“All day I think about it, then at night I say it. Where did I come from, and what am I supposed to be doing? I have no idea. My soul is from elsewhere, I’m sure of that, and I intend to end up there.”
Rumi (13th c)
What am I supposed to be doing? That question gets me every time. I often think about that David Shrigley cartoon – there’s a lady milking a cow, and the cow, outraged, looks over its shoulder and says, “What the hell are you doing?”
It seems so wholesome and harmless to go ahead and milk a cow. But the cow’s question destroys that perception. And suddenly the whole situation is absurd and a little bit sinister.
I feel like my figurative cow is beginning to get impatient and is about to look over its shoulder and belch at me or lash me in the eye with its tail.
Possibly related, the other day I got talking with my friend James (whom I’ve “interviewed” before) about the idea of a spiritual home, as in “where do you belong?” The idea of a spiritual home is pretty flaky – maybe even the idea of any home is quaint now; we’re supposed to have evolved past that – but I’m drawn to it. Everyone wants to find The Place. James and I got nowhere near a definition, if a proper one exists. We flailed, fumbled with our house keys. I blame myself for this aimlessness. But not enough to not post the transcript below.
I like what Frank Lloyd Wright said about houses, that a house should never be on a hill or “on anything”: “It should be of the hill. Belonging to it. Hill and house should live together, each the happier for the other.” One definition of a spiritual home could be: somewhere you feel happy to live, where a place feels equally happy to have you living in it. I guess the problem is that many houses perch at odd angles on hills and sometimes the hills crumble and the houses fall off the hills, or someone comes along and digs tunnels in the hill.

Dataset entries:
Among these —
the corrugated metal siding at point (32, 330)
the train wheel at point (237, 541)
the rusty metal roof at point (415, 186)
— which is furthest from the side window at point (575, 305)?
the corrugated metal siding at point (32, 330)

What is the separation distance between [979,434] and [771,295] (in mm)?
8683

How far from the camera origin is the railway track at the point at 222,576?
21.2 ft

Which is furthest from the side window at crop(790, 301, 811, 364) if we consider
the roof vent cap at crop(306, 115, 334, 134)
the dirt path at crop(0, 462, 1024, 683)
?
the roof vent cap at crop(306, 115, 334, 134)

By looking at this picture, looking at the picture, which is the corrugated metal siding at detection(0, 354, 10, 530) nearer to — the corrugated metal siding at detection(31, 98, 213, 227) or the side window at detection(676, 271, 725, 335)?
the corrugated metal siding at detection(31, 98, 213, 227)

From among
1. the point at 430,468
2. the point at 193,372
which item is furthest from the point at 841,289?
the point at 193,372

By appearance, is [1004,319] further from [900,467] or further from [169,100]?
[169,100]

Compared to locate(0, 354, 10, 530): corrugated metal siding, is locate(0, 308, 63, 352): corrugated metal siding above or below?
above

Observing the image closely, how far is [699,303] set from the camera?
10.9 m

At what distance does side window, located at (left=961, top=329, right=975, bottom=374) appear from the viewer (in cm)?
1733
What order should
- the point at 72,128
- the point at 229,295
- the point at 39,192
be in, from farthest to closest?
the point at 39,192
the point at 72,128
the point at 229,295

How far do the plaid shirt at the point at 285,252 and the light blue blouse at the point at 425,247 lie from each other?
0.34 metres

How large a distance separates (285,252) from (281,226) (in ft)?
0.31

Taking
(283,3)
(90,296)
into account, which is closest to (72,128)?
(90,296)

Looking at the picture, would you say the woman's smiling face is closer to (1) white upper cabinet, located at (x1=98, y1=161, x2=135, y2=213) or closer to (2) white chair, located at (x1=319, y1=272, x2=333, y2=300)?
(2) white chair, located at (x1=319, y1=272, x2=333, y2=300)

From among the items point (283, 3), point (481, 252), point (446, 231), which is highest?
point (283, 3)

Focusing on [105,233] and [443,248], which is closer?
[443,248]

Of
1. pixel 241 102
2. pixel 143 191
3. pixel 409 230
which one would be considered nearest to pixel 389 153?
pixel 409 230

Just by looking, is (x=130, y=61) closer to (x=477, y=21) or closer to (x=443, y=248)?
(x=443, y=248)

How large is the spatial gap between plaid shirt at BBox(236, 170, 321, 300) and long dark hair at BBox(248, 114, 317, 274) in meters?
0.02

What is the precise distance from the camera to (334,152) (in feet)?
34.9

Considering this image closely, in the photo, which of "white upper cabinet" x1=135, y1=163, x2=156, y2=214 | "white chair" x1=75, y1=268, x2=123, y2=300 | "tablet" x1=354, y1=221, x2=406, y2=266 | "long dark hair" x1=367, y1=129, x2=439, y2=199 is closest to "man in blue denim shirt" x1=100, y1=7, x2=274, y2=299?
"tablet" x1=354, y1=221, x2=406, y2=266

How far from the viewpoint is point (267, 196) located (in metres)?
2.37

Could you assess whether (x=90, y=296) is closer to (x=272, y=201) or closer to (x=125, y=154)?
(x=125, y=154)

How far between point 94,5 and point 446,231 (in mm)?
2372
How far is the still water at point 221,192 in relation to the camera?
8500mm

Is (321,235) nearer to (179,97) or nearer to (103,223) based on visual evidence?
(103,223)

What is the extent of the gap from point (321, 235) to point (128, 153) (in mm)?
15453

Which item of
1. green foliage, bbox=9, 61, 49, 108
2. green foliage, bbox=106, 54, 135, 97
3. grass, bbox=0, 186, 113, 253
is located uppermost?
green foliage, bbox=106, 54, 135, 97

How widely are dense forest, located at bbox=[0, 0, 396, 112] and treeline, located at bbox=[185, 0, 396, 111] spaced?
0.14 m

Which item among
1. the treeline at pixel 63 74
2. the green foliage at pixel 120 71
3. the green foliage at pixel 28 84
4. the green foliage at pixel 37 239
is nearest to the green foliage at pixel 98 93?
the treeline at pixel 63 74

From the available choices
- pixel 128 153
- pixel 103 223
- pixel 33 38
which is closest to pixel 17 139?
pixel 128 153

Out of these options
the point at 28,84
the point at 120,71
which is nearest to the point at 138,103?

• EXERCISE
Write out the whole essay on finding a spiritual home again, word for word.

• EXERCISE RESULT
“All day I think about it, then at night I say it. Where did I come from, and what am I supposed to be doing? I have no idea. My soul is from elsewhere, I’m sure of that, and I intend to end up there.”
Rumi (13th c)
What am I supposed to be doing? That question gets me every time. I often think about that David Shrigley cartoon – there’s a lady milking a cow, and the cow, outraged, looks over its shoulder and says, “What the hell are you doing?”
It seems so wholesome and harmless to go ahead and milk a cow. But the cow’s question destroys that perception. And suddenly the whole situation is absurd and a little bit sinister.
I feel like my figurative cow is beginning to get impatient and is about to look over its shoulder and belch at me or lash me in the eye with its tail.
Possibly related, the other day I got talking with my friend James (whom I’ve “interviewed” before) about the idea of a spiritual home, as in “where do you belong?” The idea of a spiritual home is pretty flaky – maybe even the idea of any home is quaint now; we’re supposed to have evolved past that – but I’m drawn to it. Everyone wants to find The Place. James and I got nowhere near a definition, if a proper one exists. We flailed, fumbled with our house keys. I blame myself for this aimlessness. But not enough to not post the transcript below.
I like what Frank Lloyd Wright said about houses, that a house should never be on a hill or “on anything”: “It should be of the hill. Belonging to it. Hill and house should live together, each the happier for the other.” One definition of a spiritual home could be: somewhere you feel happy to live, where a place feels equally happy to have you living in it. I guess the problem is that many houses perch at odd angles on hills and sometimes the hills crumble and the houses fall off the hills, or someone comes along and digs tunnels in the hill.